### [Excerpted data]
..........
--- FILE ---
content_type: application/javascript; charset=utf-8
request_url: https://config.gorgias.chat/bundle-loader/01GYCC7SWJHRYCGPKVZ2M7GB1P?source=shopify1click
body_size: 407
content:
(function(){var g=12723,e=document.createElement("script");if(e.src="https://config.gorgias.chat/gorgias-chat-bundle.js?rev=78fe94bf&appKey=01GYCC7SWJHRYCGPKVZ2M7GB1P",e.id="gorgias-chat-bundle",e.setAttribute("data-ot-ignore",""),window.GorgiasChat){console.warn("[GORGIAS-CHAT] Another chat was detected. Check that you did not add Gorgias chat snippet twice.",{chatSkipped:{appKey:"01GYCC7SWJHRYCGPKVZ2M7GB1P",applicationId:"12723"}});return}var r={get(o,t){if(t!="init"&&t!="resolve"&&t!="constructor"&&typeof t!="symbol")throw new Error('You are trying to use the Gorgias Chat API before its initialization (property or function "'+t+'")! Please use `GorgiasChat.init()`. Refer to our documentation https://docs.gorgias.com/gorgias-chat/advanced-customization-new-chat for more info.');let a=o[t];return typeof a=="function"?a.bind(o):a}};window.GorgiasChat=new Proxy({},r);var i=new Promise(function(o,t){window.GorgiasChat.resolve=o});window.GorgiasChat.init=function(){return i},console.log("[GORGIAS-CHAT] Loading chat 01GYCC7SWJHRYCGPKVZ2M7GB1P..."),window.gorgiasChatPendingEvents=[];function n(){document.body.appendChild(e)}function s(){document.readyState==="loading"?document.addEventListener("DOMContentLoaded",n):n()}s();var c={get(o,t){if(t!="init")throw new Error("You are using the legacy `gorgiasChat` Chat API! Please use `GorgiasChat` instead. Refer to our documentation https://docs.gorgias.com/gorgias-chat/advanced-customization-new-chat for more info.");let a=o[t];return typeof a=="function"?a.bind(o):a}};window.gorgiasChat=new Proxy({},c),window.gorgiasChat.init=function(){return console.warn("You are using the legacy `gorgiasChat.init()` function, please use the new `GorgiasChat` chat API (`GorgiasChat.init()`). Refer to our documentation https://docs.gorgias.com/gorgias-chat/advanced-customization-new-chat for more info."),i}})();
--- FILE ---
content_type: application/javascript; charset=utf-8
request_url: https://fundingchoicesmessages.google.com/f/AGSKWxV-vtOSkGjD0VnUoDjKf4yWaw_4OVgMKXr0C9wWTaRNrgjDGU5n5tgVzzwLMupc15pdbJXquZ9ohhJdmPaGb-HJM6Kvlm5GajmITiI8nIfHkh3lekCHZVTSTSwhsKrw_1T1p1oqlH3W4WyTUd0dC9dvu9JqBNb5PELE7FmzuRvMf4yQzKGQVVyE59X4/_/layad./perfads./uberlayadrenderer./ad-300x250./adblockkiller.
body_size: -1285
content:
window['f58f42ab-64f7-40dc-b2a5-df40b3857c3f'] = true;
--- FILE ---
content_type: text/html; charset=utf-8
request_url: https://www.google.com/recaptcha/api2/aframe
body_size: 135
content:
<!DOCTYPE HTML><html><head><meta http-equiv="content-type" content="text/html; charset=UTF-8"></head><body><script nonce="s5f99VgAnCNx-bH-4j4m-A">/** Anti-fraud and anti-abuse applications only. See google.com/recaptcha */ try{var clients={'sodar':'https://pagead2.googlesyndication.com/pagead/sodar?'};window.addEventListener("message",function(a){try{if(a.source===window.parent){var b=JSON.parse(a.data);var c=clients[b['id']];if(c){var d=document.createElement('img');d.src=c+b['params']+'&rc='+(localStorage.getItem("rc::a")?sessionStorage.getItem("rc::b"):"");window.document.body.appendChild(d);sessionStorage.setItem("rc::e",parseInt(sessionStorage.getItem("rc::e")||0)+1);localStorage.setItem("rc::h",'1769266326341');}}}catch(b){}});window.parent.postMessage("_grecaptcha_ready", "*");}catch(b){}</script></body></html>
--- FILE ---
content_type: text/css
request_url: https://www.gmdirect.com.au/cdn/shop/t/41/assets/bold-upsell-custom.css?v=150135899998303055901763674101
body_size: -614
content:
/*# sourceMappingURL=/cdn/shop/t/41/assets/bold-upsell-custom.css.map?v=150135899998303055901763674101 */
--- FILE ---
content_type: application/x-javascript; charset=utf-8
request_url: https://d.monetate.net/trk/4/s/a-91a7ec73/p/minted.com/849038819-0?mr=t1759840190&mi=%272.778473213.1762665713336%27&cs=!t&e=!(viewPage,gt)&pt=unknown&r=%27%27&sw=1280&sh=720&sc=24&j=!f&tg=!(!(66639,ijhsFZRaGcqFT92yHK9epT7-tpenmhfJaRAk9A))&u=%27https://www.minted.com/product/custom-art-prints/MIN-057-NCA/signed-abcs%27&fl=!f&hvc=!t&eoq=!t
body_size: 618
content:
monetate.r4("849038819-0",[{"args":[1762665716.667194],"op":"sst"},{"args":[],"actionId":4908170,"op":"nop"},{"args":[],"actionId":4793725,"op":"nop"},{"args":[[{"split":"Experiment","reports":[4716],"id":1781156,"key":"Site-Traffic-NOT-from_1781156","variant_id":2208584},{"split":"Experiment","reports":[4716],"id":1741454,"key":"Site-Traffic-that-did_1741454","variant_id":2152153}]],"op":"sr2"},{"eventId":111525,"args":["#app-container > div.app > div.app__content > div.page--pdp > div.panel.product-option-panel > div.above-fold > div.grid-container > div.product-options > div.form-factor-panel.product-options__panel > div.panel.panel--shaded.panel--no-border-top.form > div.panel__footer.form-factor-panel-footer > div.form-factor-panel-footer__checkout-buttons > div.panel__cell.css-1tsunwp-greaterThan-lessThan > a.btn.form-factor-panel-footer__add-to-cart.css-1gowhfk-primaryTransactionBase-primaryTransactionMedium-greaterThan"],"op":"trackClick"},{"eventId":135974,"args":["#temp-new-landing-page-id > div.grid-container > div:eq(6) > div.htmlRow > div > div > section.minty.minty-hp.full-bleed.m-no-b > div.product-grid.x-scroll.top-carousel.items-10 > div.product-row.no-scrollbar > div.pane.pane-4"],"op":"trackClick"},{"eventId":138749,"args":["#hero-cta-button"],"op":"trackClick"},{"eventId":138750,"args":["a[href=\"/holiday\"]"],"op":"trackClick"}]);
..........
### [What to do]
Go through the records and set every one down exactly.

### [Answer box]
--- FILE ---
content_type: application/javascript; charset=utf-8
request_url: https://config.gorgias.chat/bundle-loader/01GYCC7SWJHRYCGPKVZ2M7GB1P?source=shopify1click
body_size: 407
content:
(function(){var g=12723,e=document.createElement("script");if(e.src="https://config.gorgias.chat/gorgias-chat-bundle.js?rev=78fe94bf&appKey=01GYCC7SWJHRYCGPKVZ2M7GB1P",e.id="gorgias-chat-bundle",e.setAttribute("data-ot-ignore",""),window.GorgiasChat){console.warn("[GORGIAS-CHAT] Another chat was detected. Check that you did not add Gorgias chat snippet twice.",{chatSkipped:{appKey:"01GYCC7SWJHRYCGPKVZ2M7GB1P",applicationId:"12723"}});return}var r={get(o,t){if(t!="init"&&t!="resolve"&&t!="constructor"&&typeof t!="symbol")throw new Error('You are trying to use the Gorgias Chat API before its initialization (property or function "'+t+'")! Please use `GorgiasChat.init()`. Refer to our documentation https://docs.gorgias.com/gorgias-chat/advanced-customization-new-chat for more info.');let a=o[t];return typeof a=="function"?a.bind(o):a}};window.GorgiasChat=new Proxy({},r);var i=new Promise(function(o,t){window.GorgiasChat.resolve=o});window.GorgiasChat.init=function(){return i},console.log("[GORGIAS-CHAT] Loading chat 01GYCC7SWJHRYCGPKVZ2M7GB1P..."),window.gorgiasChatPendingEvents=[];function n(){document.body.appendChild(e)}function s(){document.readyState==="loading"?document.addEventListener("DOMContentLoaded",n):n()}s();var c={get(o,t){if(t!="init")throw new Error("You are using the legacy `gorgiasChat` Chat API! Please use `GorgiasChat` instead. Refer to our documentation https://docs.gorgias.com/gorgias-chat/advanced-customization-new-chat for more info.");let a=o[t];return typeof a=="function"?a.bind(o):a}};window.gorgiasChat=new Proxy({},c),window.gorgiasChat.init=function(){return console.warn("You are using the legacy `gorgiasChat.init()` function, please use the new `GorgiasChat` chat API (`GorgiasChat.init()`). Refer to our documentation https://docs.gorgias.com/gorgias-chat/advanced-customization-new-chat for more info."),i}})();
--- FILE ---
content_type: application/javascript; charset=utf-8
request_url: https://fundingchoicesmessages.google.com/f/AGSKWxV-vtOSkGjD0VnUoDjKf4yWaw_4OVgMKXr0C9wWTaRNrgjDGU5n5tgVzzwLMupc15pdbJXquZ9ohhJdmPaGb-HJM6Kvlm5GajmITiI8nIfHkh3lekCHZVTSTSwhsKrw_1T1p1oqlH3W4WyTUd0dC9dvu9JqBNb5PELE7FmzuRvMf4yQzKGQVVyE59X4/_/layad./perfads./uberlayadrenderer./ad-300x250./adblockkiller.
body_size: -1285
content:
window['f58f42ab-64f7-40dc-b2a5-df40b3857c3f'] = true;
--- FILE ---
content_type: text/html; charset=utf-8
request_url: https://www.google.com/recaptcha/api2/aframe
body_size: 135
content:
<!DOCTYPE HTML><html><head><meta http-equiv="content-type" content="text/html; charset=UTF-8"></head><body><script nonce="s5f99VgAnCNx-bH-4j4m-A">/** Anti-fraud and anti-abuse applications only. See google.com/recaptcha */ try{var clients={'sodar':'https://pagead2.googlesyndication.com/pagead/sodar?'};window.addEventListener("message",function(a){try{if(a.source===window.parent){var b=JSON.parse(a.data);var c=clients[b['id']];if(c){var d=document.createElement('img');d.src=c+b['params']+'&rc='+(localStorage.getItem("rc::a")?sessionStorage.getItem("rc::b"):"");window.document.body.appendChild(d);sessionStorage.setItem("rc::e",parseInt(sessionStorage.getItem("rc::e")||0)+1);localStorage.setItem("rc::h",'1769266326341');}}}catch(b){}});window.parent.postMessage("_grecaptcha_ready", "*");}catch(b){}</script></body></html>
--- FILE ---
content_type: text/css
request_url: https://www.gmdirect.com.au/cdn/shop/t/41/assets/bold-upsell-custom.css?v=150135899998303055901763674101
body_size: -614
content:
/*# sourceMappingURL=/cdn/shop/t/41/assets/bold-upsell-custom.css.map?v=150135899998303055901763674101 */
--- FILE ---
content_type: application/x-javascript; charset=utf-8
request_url: https://d.monetate.net/trk/4/s/a-91a7ec73/p/minted.com/849038819-0?mr=t1759840190&mi=%272.778473213.1762665713336%27&cs=!t&e=!(viewPage,gt)&pt=unknown&r=%27%27&sw=1280&sh=720&sc=24&j=!f&tg=!(!(66639,ijhsFZRaGcqFT92yHK9epT7-tpenmhfJaRAk9A))&u=%27https://www.minted.com/product/custom-art-prints/MIN-057-NCA/signed-abcs%27&fl=!f&hvc=!t&eoq=!t
body_size: 618
content:
monetate.r4("849038819-0",[{"args":[1762665716.667194],"op":"sst"},{"args":[],"actionId":4908170,"op":"nop"},{"args":[],"actionId":4793725,"op":"nop"},{"args":[[{"split":"Experiment","reports":[4716],"id":1781156,"key":"Site-Traffic-NOT-from_1781156","variant_id":2208584},{"split":"Experiment","reports":[4716],"id":1741454,"key":"Site-Traffic-that-did_1741454","variant_id":2152153}]],"op":"sr2"},{"eventId":111525,"args":["#app-container > div.app > div.app__content > div.page--pdp > div.panel.product-option-panel > div.above-fold > div.grid-container > div.product-options > div.form-factor-panel.product-options__panel > div.panel.panel--shaded.panel--no-border-top.form > div.panel__footer.form-factor-panel-footer > div.form-factor-panel-footer__checkout-buttons > div.panel__cell.css-1tsunwp-greaterThan-lessThan > a.btn.form-factor-panel-footer__add-to-cart.css-1gowhfk-primaryTransactionBase-primaryTransactionMedium-greaterThan"],"op":"trackClick"},{"eventId":135974,"args":["#temp-new-landing-page-id > div.grid-container > div:eq(6) > div.htmlRow > div > div > section.minty.minty-hp.full-bleed.m-no-b > div.product-grid.x-scroll.top-carousel.items-10 > div.product-row.no-scrollbar > div.pane.pane-4"],"op":"trackClick"},{"eventId":138749,"args":["#hero-cta-button"],"op":"trackClick"},{"eventId":138750,"args":["a[href=\"/holiday\"]"],"op":"trackClick"}]);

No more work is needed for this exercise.